We’ve come to expect a lack of program notes, but there’s plenty of info on the internet these days, along with the libretti that no longer are issued. Still, Richard Osborne’s essay in the slim booklet is almost apologetic in its effort to justify collecting this particular chunk of the recorded legacy of a conductor who spent his career flirting with the top flight. Taking as a whole the repertory Davis recorded across all of the many labels he spanned, you have a formidable and varied array. His RCA years were comparatively limited.
Among the stars of the set are the five CDs of Mozart piano concertos that Davis recorded in the early 1990s, featuring commendable work by Alicia de Larrocha; a Sibelius symphonies cycle with the London Symphony Orchestra, the second and least-acclaimed cycle of Davis’s three, but exceptional nevertheless; a Verdi “Requiem” that’ll curl your toes (and compares more than favorably with his 2009 re-recording).

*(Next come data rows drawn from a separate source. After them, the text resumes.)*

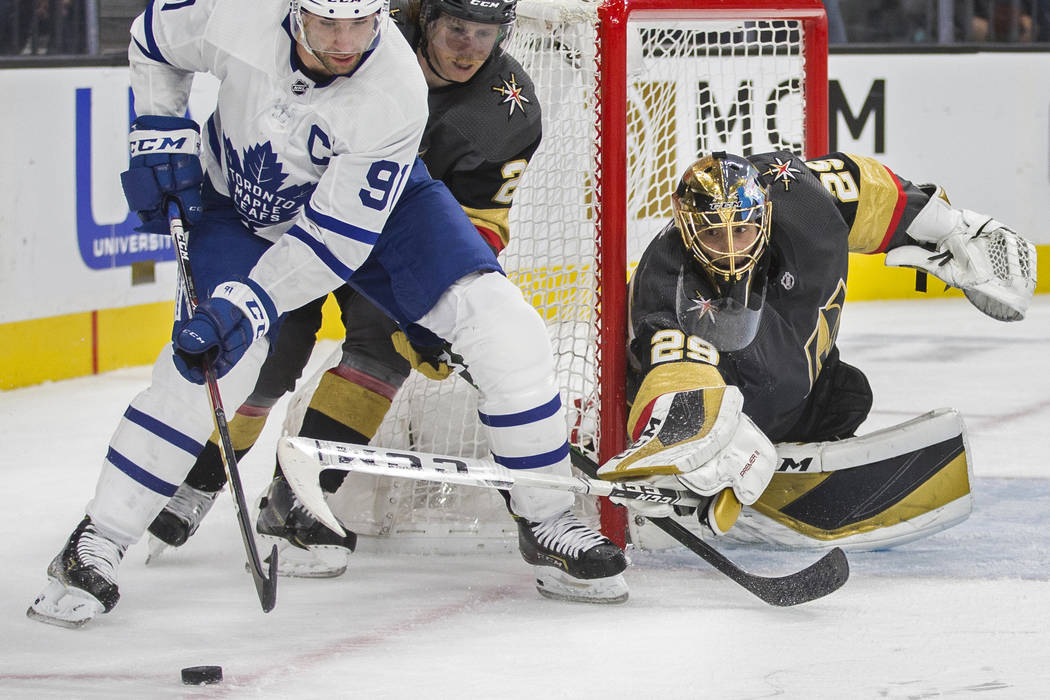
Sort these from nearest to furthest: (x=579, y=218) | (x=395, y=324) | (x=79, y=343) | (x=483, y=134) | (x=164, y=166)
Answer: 1. (x=164, y=166)
2. (x=483, y=134)
3. (x=395, y=324)
4. (x=579, y=218)
5. (x=79, y=343)

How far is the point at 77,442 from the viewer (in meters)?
3.71

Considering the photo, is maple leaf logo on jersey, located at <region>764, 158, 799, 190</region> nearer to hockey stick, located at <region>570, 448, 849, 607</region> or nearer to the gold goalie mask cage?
the gold goalie mask cage

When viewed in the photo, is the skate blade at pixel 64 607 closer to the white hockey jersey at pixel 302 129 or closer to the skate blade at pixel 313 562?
the skate blade at pixel 313 562

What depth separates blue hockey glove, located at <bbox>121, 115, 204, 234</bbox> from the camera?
2.43 meters

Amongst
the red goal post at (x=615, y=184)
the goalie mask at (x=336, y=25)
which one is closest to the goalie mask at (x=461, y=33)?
the red goal post at (x=615, y=184)

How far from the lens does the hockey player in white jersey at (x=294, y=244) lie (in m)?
2.29

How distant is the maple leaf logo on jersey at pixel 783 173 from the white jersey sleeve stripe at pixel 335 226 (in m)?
0.74

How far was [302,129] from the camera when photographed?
91.8 inches

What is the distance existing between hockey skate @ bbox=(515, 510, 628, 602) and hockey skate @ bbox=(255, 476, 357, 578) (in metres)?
0.31

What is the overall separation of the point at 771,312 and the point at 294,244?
80 cm

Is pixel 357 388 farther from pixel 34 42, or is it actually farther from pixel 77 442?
pixel 34 42

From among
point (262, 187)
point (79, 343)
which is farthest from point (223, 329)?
point (79, 343)

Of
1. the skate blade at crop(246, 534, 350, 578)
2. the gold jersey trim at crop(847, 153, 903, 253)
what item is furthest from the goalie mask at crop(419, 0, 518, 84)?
the skate blade at crop(246, 534, 350, 578)

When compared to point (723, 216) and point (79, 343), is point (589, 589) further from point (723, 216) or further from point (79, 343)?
point (79, 343)
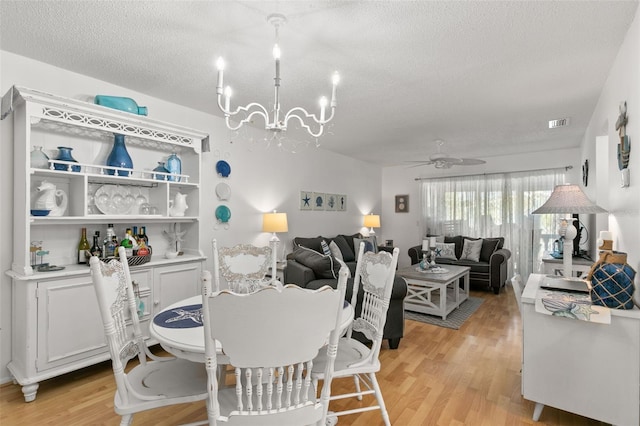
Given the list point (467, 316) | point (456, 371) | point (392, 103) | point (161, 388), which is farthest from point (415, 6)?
point (467, 316)

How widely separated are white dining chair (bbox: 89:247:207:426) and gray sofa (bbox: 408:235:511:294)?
16.2 ft

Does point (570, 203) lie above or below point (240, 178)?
below

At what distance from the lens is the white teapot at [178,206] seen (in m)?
3.26

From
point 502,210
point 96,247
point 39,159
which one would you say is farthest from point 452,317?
point 39,159

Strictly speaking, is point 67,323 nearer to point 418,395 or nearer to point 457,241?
point 418,395

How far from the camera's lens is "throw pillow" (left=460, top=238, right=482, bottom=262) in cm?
577

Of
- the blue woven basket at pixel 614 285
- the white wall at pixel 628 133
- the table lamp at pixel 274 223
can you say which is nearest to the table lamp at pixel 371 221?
the table lamp at pixel 274 223

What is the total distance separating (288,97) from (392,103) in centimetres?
110

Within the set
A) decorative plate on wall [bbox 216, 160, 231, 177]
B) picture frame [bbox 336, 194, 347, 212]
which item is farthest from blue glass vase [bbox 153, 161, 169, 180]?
picture frame [bbox 336, 194, 347, 212]

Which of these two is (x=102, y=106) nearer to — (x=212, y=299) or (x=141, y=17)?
(x=141, y=17)

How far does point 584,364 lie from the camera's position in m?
1.87

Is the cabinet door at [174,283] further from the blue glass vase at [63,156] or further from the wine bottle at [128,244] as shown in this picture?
the blue glass vase at [63,156]

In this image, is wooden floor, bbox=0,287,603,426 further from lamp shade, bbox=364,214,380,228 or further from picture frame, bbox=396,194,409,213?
picture frame, bbox=396,194,409,213

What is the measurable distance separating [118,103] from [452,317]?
4.22m
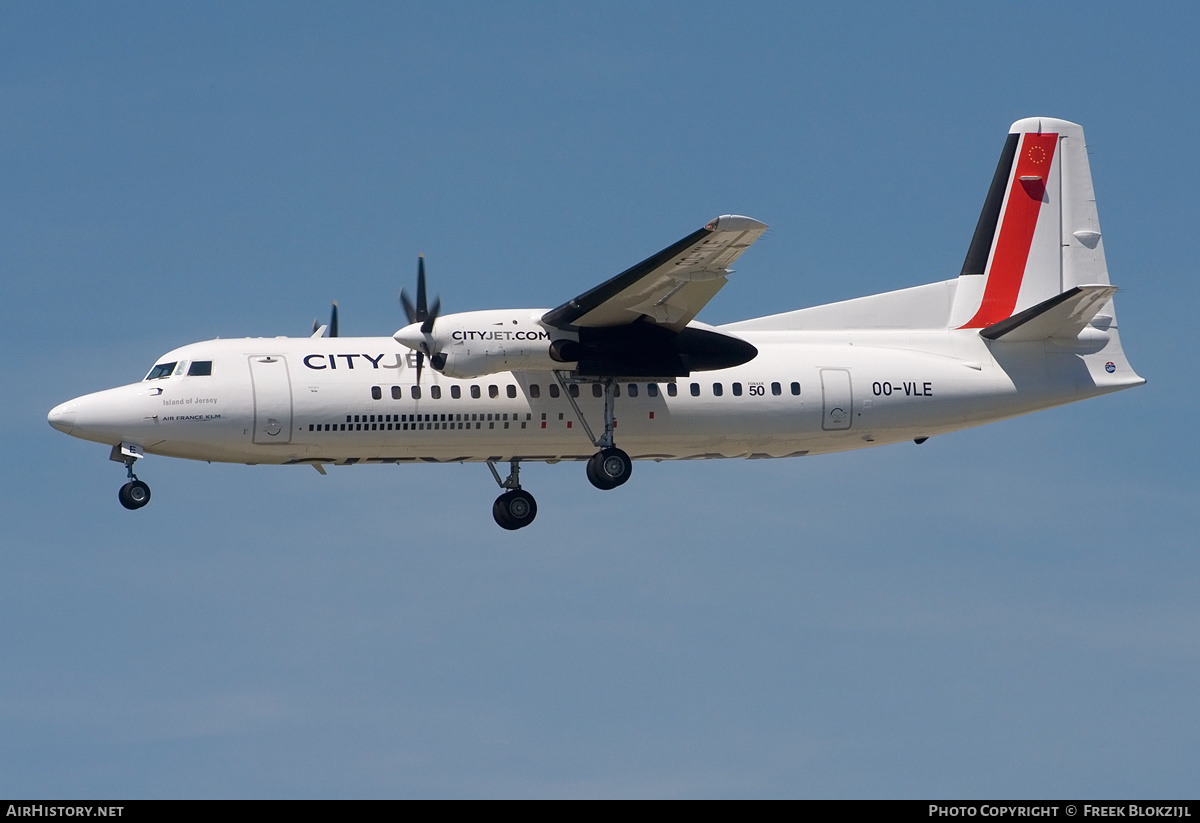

There aren’t any major misfires among the performances. A Schubert symphonies cycle is fleet and engaging in the early ones but gets a little too ponderous when we reach 8 and 9; how nice it would have been to have some Mozart symphonies.
His 1991 recording of Verdi’s “Falstaff” is one of the best orchestrally realized recordings I know, with details coming from the depths of the brass I’d never before heard so clearly – but it features the unengaging Rolando Panerei in the title role. Davis re-recorded the opera in 2004 with bass-baritone Michele Petrusi, who made up for that lack, but it’s on a different label.
Similarly, the two included recordings of the violin concerto by Edward Elgar provide very satisfying accompaniments to two less-than-satisfying soloists. The 2009 version with Nikolaj Znaider gives us a more dynamic interpreter than 1993's recording with Kyoko Takezawa – but Davis knocked it out of the park with Hilary Hahn at the fiddle in 2004 for DG.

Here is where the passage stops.